§ **CHALLENGE A**: In the film review below, what does the reviewer say in Conclave held their attention, and what sense did those details create? Answer in one to three sentences.
*** PASSAGE ***
When Dylan and his guitar pay a visit, the young musician is invited to play a song for his idols. Of course, it’s a goddamn masterpiece. From there, it’s a quick rise through the city’s coffee house scene under the mentorship of Seeger.
Along the way, Dylan meets fellow folkie Joan Baez (played by Monica Barbaro). The chemistry between the two is immediate and combustible, not unlike a romantic ballad of old. The fact that Dylan has already acquired a girlfriend, Suze Rotolo, does little to forestall the pair consummating their shared attraction.
The pleasures of the film are many and generous, but of course, it’s those songs. The moment they hit, just give up, surrender all your critical faculties and let the music roll over you like a freight train.
Sure, it’s a conventional retelling of the Dylan mythology, and often corny as hell, but it’s also great.
Three doses of inspiration: ‘Conclave,’ ‘Sing Sing’ and ‘September 5’
There were a fair number of other pleasures to be derived from films this year, even if the overall story failed to compel.
A case in point: Conclave. In amongst all the major thespian emoting, I found myself transfixed by the details of costume, set and the protocol used to create an overall sense of place and community. Delicious fun.
*** RECORD LIST ***
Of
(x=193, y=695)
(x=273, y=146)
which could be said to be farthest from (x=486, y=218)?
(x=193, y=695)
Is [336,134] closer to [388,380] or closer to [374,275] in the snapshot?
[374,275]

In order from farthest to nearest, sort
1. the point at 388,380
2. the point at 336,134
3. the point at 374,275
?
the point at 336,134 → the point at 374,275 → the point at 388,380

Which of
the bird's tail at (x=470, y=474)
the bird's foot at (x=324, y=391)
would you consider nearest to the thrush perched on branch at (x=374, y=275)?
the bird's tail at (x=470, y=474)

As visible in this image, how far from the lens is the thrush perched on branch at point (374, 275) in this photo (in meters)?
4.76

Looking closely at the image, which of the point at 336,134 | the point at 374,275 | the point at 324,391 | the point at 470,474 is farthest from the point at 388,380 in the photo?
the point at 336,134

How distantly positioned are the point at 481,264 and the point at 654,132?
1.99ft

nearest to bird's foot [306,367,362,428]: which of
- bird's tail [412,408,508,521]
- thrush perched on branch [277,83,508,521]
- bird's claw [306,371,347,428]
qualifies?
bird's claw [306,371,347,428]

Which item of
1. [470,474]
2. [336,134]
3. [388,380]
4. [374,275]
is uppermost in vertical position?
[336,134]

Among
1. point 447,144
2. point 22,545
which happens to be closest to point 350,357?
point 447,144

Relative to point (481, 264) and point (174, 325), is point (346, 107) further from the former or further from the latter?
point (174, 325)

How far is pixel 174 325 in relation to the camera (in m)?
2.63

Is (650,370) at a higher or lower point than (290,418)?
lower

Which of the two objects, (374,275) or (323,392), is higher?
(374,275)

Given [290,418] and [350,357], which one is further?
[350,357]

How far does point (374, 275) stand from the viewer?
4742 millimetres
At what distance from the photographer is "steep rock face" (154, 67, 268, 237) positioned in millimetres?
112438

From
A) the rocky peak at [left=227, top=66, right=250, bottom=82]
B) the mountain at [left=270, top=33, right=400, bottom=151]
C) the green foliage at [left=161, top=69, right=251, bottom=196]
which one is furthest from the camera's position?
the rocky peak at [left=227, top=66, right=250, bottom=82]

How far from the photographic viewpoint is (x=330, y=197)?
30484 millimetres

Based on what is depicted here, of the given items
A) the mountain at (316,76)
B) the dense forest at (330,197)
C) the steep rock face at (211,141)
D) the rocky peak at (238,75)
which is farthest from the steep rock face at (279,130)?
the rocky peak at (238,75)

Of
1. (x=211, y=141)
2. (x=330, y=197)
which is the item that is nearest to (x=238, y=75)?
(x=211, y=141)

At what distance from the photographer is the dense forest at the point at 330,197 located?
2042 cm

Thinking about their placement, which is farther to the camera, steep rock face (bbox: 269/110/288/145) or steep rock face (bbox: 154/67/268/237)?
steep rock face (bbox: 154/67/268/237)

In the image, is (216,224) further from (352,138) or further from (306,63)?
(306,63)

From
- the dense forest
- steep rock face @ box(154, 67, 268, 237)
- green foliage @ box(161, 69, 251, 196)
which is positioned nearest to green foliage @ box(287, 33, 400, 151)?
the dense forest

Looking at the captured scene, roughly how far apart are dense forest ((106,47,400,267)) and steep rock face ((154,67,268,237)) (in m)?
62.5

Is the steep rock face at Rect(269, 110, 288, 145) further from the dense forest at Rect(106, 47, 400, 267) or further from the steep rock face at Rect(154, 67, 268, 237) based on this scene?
***
§ **CHALLENGE B**: Reproduce the entries word for word, from the line that contains "Is (650,370) at" up to and including the line that contains "30484 millimetres".

§ **EXERCISE OUTPUT A**: Amid all the major thespian emoting, the reviewer was transfixed by the details of costume, set and protocol. These details created an overall sense of place and community, which led the reviewer to call the film delicious fun.

§ **EXERCISE OUTPUT B**:
Is (650,370) at a higher or lower point than (290,418)?
lower

Which of the two objects, (374,275) or (323,392), is higher?
(374,275)

Given [290,418] and [350,357], which one is further?
[350,357]

How far does point (374, 275) stand from the viewer?
4742 millimetres
At what distance from the photographer is "steep rock face" (154, 67, 268, 237) positioned in millimetres?
112438

From
A) the rocky peak at [left=227, top=66, right=250, bottom=82]
B) the mountain at [left=270, top=33, right=400, bottom=151]
C) the green foliage at [left=161, top=69, right=251, bottom=196]
which one is furthest from the camera's position?
the rocky peak at [left=227, top=66, right=250, bottom=82]

How far from the photographic viewpoint is (x=330, y=197)?
30484 millimetres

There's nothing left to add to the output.